Spina bifida is a serious disorder caused when fusion of the developing spinal cord does not occur properly. Children with spina bifida have various physical disabilities and experience many developmental delays. Some suffer from brain defects. Many have an obstruction along the abnormal spinal cord that causes fluid to collect in the brain. This condition, called hydrocephalus, requires a shunt to be inserted in their spine to help drain this fluid out of the brain. This surgery must be performed immediately after birth and repeated throughout their lives to maintain it.
Now physicians at Vanderbilt University in Nashville and Children's Hospital in Philadelphia report that they have successfully repaired spina bifida lesions in several dozen affected fetuses. Using fetal surgery, they have significantly reduced the severity of the brain defect that accompanies the disorder and decreased the need for shunts after birth. The Vanderbilt and Philadelphia physicians have been at the forefront of pioneering fetal surgery for spina bifida and are the only medical groups performing the surgery today.
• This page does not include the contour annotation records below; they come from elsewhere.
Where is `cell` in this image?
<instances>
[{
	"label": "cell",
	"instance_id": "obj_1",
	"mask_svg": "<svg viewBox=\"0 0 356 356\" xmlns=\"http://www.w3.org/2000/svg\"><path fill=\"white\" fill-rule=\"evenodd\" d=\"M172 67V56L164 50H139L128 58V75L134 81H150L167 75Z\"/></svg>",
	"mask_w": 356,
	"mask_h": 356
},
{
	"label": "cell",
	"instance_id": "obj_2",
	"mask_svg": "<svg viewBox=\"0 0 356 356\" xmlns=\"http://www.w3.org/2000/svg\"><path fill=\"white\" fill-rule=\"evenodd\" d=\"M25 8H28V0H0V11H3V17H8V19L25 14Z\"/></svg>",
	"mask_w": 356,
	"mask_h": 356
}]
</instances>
However, their surgical feats, described in the Nov. 17 issue of JAMA, also come with serious complications to the mother. And the surgeons still don't know much about how the infants -- about half of whom are born prematurely -- are faring developmentally.
"I can say this is a success in that we are reversing [brain] malformation," lead researcher Leslie Sutton, MD, a neurologist at Children's Hospital, tells WebMD. "Our preliminary data indicates we are putting in less shunts, and as far as the legs, we have 4-5 [infants] that had better leg motion than what was expected. We are very encouraged about it."
The Vanderbilt study compared 29 infants with spina bifida who had fetal surgery and 23 with the disorder who did not have fetal surgery. Overall, about 60% of those undergoing the surgery required a shunt to treat hydrocephalus, while almost 90% of those without fetal surgery required a shunt. Only 7% of the fetal surgery group had moderate or severe brain defects compared with 45% of the nonsurgery group.